If you want to specify a non-handle/pointer class, you define it in the class type as an "expanded" class.  If you want an abstract class, you define it in the class type as a "deferred" class.

Then when you want to create an instance of a Tree, you say something like:
    thisTree  :  Tree[String];
and the tree will be ordered in the same way that String is ordered.

Sometimes I find this a bit confining, but it is easy to learn, and seems to do the job.  Since everything is done via a reference, sizes are known at compile time.  (Expanded classes are special here, of course, but they also have special limitations that allow them to be handled easily.)

OTOH, for basic stuff, and for tricky stuff, the class library implementors all fall back into C.  Not that bad an idea, but it means that C interoperability should have been a higher priority on the language designer's list of features.  As it was, this is always tacked on later.  And shows it.

August 25, 2001
Charles Hixson wrote in message <3B856897.6050907@earthlink.net>...
>OTOH, for basic stuff, and for tricky stuff, the class library implementors all fall back into C.  Not that bad an idea, but it means that C interoperability should have been a higher priority on the language designer's list of features.  As it was, this is always tacked on later.  And shows it.


This sounds like a serious problem with Eiffel.


August 27, 2001
Walter wrote:
> Charles Hixson wrote in message <3B856897.6050907@earthlink.net>...
> 
>>OTOH, for basic stuff, and for tricky stuff, the class library
>>implementors all fall back into C.  Not that bad an idea, but it means
>>that C interoperability should have been a higher priority on the
>>language designer's list of features.  As it was, this is always tacked
>>on later.  And shows it.
> 
> This sounds like a serious problem with Eiffel.
> 
This is a problem.  As to serious... well, that sort of depends on what you're doing.  Also, this is implementation specific (i.e., not a part of the language specifications), so it's quite possible that some implementations have done it better than the ones that I'm more familiar with.  And usually one doesn't need to go there.  But it is a problem. And sometimes it can be serious (though not grave, just exceptionally irritating, and requiring lots of extra care to get everything just right).

September 03, 2001
Making it a separate tool means people won't use it. -Walter

The HTML thing is an experiment. I think some really cool editors can be built using it.

Christophe de Dinechin wrote in message <3B7C9A6E.718B32AF@earthlink.net>...
>34/ HTML compilation
>
>Ah, I see, you discarded the C preprocessor to replace it with an HTML preprocessor.
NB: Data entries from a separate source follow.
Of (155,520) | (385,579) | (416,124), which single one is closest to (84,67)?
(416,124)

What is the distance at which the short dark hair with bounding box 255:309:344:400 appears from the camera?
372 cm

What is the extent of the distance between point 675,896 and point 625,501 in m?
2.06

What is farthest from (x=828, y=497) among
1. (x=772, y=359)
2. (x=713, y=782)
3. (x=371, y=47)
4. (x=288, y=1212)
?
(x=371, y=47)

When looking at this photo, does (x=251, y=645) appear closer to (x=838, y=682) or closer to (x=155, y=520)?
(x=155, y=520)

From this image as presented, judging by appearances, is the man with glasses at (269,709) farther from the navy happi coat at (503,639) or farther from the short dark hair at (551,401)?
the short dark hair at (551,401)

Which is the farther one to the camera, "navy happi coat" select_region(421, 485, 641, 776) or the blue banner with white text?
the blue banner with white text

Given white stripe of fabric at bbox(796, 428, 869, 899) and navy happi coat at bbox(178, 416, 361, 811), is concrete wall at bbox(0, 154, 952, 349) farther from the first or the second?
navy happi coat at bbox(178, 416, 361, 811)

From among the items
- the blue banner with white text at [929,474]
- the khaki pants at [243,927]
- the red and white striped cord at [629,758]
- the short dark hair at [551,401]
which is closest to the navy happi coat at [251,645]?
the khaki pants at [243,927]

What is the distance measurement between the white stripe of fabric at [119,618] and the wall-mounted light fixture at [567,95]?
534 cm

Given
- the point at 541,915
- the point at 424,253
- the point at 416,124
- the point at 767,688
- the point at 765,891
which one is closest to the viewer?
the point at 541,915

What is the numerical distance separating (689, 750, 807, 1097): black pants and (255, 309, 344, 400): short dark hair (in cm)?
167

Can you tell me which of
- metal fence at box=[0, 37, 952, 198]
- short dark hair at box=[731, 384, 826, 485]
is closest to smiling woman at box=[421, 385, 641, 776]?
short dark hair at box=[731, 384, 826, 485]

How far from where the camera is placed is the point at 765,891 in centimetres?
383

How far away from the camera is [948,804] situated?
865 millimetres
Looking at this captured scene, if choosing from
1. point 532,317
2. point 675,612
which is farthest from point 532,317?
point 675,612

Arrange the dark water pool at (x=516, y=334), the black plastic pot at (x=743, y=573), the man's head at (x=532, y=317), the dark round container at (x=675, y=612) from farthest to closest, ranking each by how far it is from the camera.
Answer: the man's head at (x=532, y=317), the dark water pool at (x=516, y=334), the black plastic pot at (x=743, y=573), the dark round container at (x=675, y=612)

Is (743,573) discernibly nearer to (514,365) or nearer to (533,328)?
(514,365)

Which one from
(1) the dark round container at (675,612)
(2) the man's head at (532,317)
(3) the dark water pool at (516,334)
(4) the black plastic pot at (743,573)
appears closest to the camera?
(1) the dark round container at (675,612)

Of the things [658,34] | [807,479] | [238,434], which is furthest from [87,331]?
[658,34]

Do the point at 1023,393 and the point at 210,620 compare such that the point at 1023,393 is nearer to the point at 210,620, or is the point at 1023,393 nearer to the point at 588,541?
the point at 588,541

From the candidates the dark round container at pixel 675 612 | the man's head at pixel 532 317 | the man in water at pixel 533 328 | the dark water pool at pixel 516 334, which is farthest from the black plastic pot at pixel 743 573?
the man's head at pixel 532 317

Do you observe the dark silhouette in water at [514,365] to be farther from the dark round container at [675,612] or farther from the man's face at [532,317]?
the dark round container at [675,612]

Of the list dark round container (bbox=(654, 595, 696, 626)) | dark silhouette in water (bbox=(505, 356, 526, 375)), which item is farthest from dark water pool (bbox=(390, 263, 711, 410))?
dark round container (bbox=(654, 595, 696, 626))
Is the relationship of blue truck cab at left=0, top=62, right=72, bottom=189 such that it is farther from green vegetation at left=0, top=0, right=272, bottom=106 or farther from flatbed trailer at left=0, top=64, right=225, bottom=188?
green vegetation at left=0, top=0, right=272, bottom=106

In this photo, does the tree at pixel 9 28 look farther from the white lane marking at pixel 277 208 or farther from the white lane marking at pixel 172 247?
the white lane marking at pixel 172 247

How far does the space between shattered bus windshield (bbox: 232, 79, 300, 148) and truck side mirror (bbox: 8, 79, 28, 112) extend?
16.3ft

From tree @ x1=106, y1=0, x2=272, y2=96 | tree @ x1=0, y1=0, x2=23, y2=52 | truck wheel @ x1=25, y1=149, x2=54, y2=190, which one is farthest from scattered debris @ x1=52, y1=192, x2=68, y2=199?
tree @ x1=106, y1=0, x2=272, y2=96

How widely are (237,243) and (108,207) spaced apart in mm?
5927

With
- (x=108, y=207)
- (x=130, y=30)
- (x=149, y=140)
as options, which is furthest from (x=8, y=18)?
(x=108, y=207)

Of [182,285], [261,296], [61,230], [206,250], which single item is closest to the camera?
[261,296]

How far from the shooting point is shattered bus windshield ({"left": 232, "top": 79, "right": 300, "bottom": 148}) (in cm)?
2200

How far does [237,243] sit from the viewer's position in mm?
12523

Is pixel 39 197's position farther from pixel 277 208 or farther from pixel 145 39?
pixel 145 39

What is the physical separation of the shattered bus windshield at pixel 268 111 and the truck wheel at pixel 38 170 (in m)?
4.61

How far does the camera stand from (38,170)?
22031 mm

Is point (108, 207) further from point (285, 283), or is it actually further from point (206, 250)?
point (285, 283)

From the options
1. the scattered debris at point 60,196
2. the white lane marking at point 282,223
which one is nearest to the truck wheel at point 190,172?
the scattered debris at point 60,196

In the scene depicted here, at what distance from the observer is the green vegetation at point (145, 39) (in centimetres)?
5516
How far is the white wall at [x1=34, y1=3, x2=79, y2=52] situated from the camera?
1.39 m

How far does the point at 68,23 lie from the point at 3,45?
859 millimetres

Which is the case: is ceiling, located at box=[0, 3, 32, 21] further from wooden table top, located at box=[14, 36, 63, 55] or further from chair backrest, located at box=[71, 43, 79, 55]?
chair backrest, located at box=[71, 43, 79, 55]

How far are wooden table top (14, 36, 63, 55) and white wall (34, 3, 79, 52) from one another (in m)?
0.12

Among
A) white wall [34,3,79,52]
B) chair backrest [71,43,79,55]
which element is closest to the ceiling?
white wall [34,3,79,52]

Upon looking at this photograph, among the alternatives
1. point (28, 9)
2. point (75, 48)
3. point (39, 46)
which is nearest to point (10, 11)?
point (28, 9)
So #include is being replaced with <A REF="http://....">. That's a clever trick.
>
>Seriously, I think this is a cute idea, but it has nothing to do with D. It is really a preprocessor that extracts source from HTML files, and that ought to be a separate tool...
>
>
>
>Christophe
>


September 03, 2001
Christophe de Dinechin wrote in message <3B7C9971.8294C753@earthlink.net>...
> To Walter: that's largely
>because it makes the control flow much more complex, everything now connects to the finally, and the compiler must really take multiple exit pathes into consideration.


It's actually not that bad in practice. Remember that C++ has "finally" clauses too, it's just that they are hidden (implicitly generated by the compiler). The compiler builds finally clauses for each stack allocated object that has a destructor.

I never much liked the hidden bloat generated by that. It's a major reason why D has no stack allocated class objects, and "finally" clauses are explicit.